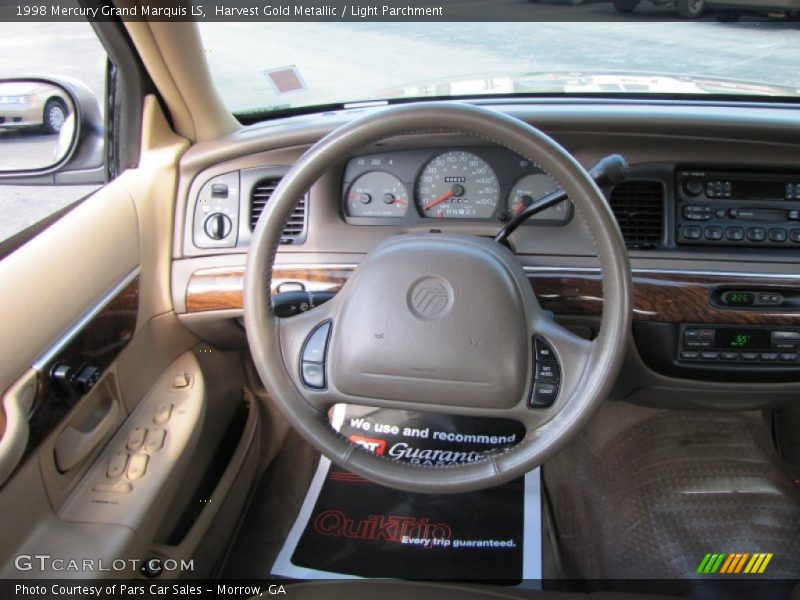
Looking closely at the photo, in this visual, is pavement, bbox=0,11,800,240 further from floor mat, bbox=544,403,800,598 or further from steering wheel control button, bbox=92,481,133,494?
floor mat, bbox=544,403,800,598

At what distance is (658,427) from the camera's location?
2250 mm

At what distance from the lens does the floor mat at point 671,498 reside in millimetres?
1913

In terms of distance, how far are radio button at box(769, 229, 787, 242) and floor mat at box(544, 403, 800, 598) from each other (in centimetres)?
79

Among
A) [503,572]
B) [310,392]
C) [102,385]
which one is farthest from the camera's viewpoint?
[503,572]

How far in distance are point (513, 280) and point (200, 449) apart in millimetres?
1136

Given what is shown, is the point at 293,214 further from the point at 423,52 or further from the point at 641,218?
the point at 641,218

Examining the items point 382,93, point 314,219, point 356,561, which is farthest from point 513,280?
point 356,561

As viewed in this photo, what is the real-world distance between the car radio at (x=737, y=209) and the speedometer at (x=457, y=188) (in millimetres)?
473

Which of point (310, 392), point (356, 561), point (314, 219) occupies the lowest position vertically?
point (356, 561)

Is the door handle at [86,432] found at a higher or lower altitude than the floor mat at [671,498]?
higher

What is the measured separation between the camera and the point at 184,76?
1.81 metres

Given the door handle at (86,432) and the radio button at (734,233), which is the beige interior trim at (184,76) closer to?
the door handle at (86,432)

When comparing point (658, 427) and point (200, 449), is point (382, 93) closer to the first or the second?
point (200, 449)

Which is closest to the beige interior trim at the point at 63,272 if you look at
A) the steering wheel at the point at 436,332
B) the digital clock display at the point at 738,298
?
the steering wheel at the point at 436,332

· · ·

Convert the records above into a Markdown table with the columns "Row" and "Line", giving each nonblank line its own numbered row and leaving out the pictures.

| Row | Line |
|---|---|
| 1 | Looking closely at the photo, in this visual, is pavement, bbox=0,11,800,240 further from floor mat, bbox=544,403,800,598 or further from steering wheel control button, bbox=92,481,133,494? |
| 2 | floor mat, bbox=544,403,800,598 |
| 3 | At what distance is (658,427) from the camera's location? |
| 4 | 2250 mm |
| 5 | At what distance from the lens does the floor mat at point 671,498 reside in millimetres? |
| 6 | 1913 |
| 7 | In terms of distance, how far are radio button at box(769, 229, 787, 242) and floor mat at box(544, 403, 800, 598) from each other (in centimetres)? |
| 8 | 79 |
| 9 | Among |
| 10 | A) [503,572] |
| 11 | B) [310,392] |
| 12 | C) [102,385] |
| 13 | which one is farthest from the camera's viewpoint? |
| 14 | [503,572] |
| 15 | How far in distance are point (513, 280) and point (200, 449) apart in millimetres? |
| 16 | 1136 |
| 17 | Given what is shown, is the point at 293,214 further from the point at 423,52 or further from the point at 641,218? |
| 18 | the point at 641,218 |
| 19 | Examining the items point 382,93, point 314,219, point 356,561, which is farthest from point 513,280? |
| 20 | point 356,561 |
| 21 | As viewed in this photo, what is the real-world distance between the car radio at (x=737, y=209) and the speedometer at (x=457, y=188) (in millimetres)? |
| 22 | 473 |
| 23 | Which of point (310, 392), point (356, 561), point (314, 219) occupies the lowest position vertically? |
| 24 | point (356, 561) |
| 25 | Is the door handle at [86,432] found at a higher or lower altitude than the floor mat at [671,498]? |
| 26 | higher |
| 27 | What is the measured separation between the camera and the point at 184,76? |
| 28 | 1.81 metres |
| 29 | Given the door handle at (86,432) and the radio button at (734,233), which is the beige interior trim at (184,76) closer to? |
| 30 | the door handle at (86,432) |
| 31 | When comparing point (658, 427) and point (200, 449), is point (382, 93) closer to the first or the second? |
| 32 | point (200, 449) |
| 33 | Which is closest to the beige interior trim at the point at 63,272 if you look at |
| 34 | A) the steering wheel at the point at 436,332 |
| 35 | B) the digital clock display at the point at 738,298 |
| 36 | ? |
| 37 | the steering wheel at the point at 436,332 |